Former Gov. Ed Rendell led a barrage of critics who ripped into national GOP for a political attack ad.

Former Gov. Ed Rendell led a barrage of critics who ripped into national Republicans and U.S. Rep. Michael G. Fitzpatrick on Friday for a political attack attempting to tie Fitzpatrick's Democratic opponent to convicted police killer Mumia Abu-Jamal.

Rendell, at a morning rally organized by the Obama campaign, veered into the Bucks County-based congressional race, calling on Fitzpatrick to renounce the attack and the Republicans' national congressional campaign arm to pull it down from a GOP website.

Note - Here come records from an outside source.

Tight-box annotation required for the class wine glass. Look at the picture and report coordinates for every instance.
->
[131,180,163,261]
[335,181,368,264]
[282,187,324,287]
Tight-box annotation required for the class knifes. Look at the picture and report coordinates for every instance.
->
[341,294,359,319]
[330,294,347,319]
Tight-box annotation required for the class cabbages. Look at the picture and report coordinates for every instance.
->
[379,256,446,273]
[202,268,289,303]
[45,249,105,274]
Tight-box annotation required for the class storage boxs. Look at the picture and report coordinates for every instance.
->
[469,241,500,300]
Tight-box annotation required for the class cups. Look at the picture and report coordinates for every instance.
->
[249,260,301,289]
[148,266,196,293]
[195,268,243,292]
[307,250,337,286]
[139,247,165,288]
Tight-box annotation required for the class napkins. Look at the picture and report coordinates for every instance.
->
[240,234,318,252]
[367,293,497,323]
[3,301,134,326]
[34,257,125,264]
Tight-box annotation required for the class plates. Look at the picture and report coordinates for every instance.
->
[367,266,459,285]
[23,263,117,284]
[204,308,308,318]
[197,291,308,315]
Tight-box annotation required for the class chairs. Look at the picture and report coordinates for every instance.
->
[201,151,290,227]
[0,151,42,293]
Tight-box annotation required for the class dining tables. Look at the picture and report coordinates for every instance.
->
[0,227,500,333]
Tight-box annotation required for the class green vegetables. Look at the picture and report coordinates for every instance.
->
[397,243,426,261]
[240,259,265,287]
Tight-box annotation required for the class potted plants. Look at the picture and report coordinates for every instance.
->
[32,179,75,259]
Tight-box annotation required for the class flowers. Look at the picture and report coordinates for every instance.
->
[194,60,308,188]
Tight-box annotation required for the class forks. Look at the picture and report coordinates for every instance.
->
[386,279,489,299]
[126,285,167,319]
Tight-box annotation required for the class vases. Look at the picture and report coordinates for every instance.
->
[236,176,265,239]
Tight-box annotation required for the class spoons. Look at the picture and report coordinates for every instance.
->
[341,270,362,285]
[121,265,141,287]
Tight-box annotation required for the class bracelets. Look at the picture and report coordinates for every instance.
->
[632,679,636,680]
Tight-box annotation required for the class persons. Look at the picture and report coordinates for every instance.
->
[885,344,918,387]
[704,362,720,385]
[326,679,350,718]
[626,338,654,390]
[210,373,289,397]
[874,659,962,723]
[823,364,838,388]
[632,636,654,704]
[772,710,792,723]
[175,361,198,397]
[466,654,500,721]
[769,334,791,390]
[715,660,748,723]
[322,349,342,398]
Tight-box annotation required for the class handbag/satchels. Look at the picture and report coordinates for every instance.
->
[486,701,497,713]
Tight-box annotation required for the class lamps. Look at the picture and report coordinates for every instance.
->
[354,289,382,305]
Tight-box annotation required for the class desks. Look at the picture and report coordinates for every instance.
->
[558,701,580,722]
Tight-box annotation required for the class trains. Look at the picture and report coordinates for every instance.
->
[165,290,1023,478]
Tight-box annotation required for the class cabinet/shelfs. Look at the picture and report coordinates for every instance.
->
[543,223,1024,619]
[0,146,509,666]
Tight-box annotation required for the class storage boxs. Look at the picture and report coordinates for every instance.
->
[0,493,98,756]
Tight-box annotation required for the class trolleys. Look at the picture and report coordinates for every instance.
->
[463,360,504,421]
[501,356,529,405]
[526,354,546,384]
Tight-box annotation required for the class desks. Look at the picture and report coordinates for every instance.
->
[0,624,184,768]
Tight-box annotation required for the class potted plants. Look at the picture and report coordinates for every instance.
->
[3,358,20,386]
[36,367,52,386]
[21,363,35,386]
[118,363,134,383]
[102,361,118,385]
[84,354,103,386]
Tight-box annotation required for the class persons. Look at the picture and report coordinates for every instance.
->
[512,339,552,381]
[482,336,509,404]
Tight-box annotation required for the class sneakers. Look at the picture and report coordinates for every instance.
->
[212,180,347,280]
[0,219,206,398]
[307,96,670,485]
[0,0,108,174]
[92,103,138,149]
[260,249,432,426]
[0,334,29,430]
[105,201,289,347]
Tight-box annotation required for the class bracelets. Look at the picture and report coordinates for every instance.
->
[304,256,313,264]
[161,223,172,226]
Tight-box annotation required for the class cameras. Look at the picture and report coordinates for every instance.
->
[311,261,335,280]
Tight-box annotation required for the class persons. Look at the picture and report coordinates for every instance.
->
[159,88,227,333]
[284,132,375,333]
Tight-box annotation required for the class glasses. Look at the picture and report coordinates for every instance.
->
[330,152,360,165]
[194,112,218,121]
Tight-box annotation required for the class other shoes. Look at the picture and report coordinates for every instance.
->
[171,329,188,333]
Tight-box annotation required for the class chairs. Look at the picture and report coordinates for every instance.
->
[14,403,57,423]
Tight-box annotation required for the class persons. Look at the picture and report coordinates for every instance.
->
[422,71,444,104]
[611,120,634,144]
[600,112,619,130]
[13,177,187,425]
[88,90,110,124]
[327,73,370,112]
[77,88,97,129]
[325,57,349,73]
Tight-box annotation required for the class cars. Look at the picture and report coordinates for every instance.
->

Politics "has been my lifelong profession. To see it sink to this level, it's just disgusting," Rendell, a Democrat, said in an interview. Fitzpatrick, he said, "should be embarrassed by it, and he should be ashamed."

As The Inquirer reported Friday, the GOP robocalls and online ads draw links between Abu-Jamal and Democratic candidate Kathy Boockvar by citing legal work her husband did more than a decade ago, long after Abu-Jamal's 1982 conviction for the killing of Philadelphia Police Officer Daniel Faulkner.

The legal work was for a witness who recanted testimony against Abu-Jamal in 1996 and for Abu-Jamal's literary agent, arrested in a 1999 protest. The GOP accusations do not cite any actions or words by Boockvar herself.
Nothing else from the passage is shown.